Task requirements → Please repeat the lines from the one with "Is (x=719, y=424)" to the one with "Result: the jockey at (379,246)", copying each word unchanged.

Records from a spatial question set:
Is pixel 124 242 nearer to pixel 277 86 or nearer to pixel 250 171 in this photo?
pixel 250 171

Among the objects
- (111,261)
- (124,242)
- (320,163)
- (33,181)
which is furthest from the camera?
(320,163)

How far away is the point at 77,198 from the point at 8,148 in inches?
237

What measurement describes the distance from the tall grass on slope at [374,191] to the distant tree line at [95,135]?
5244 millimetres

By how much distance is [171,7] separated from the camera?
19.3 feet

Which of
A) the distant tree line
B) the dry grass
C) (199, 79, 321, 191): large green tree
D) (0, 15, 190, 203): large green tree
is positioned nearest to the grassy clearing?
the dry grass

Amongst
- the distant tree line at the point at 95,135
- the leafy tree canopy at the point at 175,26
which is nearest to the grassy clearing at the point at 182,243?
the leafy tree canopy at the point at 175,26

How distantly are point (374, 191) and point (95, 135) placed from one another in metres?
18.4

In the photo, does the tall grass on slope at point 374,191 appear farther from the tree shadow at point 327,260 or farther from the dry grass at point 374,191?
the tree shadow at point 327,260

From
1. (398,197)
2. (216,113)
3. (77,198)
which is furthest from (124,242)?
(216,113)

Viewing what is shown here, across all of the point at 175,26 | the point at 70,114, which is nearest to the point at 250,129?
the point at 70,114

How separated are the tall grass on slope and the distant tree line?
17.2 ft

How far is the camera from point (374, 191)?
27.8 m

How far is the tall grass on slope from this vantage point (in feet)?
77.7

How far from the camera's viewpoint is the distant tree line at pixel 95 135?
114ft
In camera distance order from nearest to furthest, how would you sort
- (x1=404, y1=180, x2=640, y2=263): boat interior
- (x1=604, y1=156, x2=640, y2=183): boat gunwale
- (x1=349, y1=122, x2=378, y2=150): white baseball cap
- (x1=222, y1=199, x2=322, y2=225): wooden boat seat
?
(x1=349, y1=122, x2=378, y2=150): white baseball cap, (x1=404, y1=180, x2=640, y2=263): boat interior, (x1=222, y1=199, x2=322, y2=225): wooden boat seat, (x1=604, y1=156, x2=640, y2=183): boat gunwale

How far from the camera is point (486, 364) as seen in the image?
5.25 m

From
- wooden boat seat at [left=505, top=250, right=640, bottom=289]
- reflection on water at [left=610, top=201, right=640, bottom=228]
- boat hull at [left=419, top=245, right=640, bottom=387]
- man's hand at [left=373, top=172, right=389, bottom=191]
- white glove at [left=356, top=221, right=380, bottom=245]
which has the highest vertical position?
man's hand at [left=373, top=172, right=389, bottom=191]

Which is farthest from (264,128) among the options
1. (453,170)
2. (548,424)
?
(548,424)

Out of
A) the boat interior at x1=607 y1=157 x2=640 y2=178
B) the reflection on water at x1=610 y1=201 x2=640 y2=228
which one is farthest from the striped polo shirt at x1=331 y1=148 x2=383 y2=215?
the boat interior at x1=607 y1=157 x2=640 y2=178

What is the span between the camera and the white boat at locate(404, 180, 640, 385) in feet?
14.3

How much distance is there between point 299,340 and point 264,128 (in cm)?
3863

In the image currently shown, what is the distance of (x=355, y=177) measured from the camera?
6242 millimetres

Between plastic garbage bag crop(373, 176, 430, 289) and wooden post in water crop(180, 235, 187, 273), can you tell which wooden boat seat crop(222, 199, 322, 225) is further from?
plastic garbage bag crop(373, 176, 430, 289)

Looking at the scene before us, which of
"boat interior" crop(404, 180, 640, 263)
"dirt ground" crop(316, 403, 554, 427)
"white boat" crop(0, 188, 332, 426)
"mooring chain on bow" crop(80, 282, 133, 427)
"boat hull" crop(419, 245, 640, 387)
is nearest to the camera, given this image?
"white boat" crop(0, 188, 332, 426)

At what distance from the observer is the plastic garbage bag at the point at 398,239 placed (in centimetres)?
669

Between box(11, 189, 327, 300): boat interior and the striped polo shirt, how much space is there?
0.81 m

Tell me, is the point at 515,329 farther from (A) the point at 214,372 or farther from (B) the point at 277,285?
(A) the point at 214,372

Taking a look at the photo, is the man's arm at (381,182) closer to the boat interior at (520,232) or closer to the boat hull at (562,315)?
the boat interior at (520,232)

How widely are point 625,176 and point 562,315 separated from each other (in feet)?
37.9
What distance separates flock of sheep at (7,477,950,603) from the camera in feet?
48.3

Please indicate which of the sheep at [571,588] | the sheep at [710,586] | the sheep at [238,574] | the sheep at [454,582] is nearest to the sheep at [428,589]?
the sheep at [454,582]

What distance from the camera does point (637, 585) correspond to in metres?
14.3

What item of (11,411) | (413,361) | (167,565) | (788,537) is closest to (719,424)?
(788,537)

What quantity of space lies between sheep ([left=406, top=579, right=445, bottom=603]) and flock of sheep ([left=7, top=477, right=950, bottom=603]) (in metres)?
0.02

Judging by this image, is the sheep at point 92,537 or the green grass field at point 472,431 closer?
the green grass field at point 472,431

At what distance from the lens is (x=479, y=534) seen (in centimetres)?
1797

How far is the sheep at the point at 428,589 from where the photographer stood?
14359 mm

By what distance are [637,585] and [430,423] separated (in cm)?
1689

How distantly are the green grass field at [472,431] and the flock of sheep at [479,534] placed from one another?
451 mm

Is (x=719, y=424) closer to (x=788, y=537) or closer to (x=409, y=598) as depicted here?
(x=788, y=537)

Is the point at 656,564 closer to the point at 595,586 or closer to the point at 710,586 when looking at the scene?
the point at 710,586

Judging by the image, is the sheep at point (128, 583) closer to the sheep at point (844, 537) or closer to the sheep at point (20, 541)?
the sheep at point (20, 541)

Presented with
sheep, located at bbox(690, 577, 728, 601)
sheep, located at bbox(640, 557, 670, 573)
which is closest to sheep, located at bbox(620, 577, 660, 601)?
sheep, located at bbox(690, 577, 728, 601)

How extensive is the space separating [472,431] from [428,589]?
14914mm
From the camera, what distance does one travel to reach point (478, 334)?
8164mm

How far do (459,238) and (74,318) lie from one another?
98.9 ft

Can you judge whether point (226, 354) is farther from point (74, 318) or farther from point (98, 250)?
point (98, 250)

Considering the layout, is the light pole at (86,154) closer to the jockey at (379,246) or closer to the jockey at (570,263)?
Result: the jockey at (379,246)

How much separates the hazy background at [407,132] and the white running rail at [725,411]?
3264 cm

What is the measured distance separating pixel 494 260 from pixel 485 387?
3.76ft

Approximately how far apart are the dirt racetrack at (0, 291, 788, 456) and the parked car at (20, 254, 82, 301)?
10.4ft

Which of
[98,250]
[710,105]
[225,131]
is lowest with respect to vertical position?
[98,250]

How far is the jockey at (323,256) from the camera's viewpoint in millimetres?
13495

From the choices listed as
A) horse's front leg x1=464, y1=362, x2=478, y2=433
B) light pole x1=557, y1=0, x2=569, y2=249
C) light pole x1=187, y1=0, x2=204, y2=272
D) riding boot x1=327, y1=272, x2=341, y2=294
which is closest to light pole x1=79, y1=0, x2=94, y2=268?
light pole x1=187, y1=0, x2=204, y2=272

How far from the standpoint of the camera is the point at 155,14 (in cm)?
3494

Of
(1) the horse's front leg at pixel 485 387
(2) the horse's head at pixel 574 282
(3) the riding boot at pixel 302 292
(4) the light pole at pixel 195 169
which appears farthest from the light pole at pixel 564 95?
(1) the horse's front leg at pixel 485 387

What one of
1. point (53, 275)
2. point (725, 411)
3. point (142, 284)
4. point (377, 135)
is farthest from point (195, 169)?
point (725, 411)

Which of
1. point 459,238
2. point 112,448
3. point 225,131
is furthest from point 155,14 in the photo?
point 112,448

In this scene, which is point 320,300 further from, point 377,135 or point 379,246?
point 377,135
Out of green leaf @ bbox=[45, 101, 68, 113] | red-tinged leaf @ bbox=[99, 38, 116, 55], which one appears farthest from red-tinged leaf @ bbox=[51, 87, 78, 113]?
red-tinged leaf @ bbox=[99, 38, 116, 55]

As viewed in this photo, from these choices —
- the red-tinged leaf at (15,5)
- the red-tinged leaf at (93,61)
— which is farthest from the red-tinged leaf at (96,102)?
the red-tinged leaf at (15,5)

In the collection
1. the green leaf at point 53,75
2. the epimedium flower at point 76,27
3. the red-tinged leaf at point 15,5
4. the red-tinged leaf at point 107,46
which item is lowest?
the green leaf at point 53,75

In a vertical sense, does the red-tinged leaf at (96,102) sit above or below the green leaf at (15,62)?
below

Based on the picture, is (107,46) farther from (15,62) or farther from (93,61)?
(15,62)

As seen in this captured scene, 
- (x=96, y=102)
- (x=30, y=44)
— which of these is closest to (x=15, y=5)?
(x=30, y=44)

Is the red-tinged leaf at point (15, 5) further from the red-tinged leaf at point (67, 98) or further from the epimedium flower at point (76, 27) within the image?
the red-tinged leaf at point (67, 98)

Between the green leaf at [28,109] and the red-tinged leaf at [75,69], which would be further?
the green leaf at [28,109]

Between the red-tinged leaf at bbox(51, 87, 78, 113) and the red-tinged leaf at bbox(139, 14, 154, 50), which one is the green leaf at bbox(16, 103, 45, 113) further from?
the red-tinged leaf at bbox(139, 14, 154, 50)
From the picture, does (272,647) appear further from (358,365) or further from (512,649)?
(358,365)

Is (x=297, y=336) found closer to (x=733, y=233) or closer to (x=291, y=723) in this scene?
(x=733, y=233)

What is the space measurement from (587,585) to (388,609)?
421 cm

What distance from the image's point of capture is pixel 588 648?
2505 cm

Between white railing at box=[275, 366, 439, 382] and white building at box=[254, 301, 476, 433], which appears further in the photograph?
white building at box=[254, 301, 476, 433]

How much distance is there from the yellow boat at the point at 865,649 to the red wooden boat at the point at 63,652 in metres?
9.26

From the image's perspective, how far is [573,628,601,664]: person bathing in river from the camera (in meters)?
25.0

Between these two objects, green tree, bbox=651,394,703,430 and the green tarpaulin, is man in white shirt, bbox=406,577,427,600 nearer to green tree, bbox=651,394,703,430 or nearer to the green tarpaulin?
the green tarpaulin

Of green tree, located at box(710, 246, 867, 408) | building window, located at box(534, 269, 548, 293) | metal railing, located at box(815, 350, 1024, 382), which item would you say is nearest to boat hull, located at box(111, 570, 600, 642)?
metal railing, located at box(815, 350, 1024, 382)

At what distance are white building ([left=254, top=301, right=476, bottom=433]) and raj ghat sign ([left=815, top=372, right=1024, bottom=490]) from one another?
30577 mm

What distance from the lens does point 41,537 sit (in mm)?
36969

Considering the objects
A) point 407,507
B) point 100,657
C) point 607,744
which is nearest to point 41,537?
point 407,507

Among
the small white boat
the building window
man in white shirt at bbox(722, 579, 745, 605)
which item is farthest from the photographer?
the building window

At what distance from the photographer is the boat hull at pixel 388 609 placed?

Result of the exercise →
Is (x=719, y=424) closer to (x=788, y=537) or closer to (x=409, y=598) as depicted here?
(x=788, y=537)

Is the point at 656,564 closer to the point at 595,586 or closer to the point at 710,586 when looking at the scene?
the point at 710,586

Judging by the image, is the sheep at point (128, 583) closer to the sheep at point (844, 537) or closer to the sheep at point (20, 541)?
the sheep at point (20, 541)

Presented with
sheep, located at bbox(690, 577, 728, 601)
sheep, located at bbox(640, 557, 670, 573)
which is closest to sheep, located at bbox(620, 577, 660, 601)?
sheep, located at bbox(690, 577, 728, 601)

How extensive is the space separating [472,431] from [428,589]?
14914mm
From the camera, what distance does one travel to reach point (478, 334)?
8164mm

How far do (459,238) and (74,318) lie from one another?
98.9 ft

Can you judge whether point (226, 354) is farther from point (74, 318) or farther from point (98, 250)?
point (98, 250)

Considering the layout, is the light pole at (86,154) closer to the jockey at (379,246) or closer to the jockey at (570,263)?
Result: the jockey at (379,246)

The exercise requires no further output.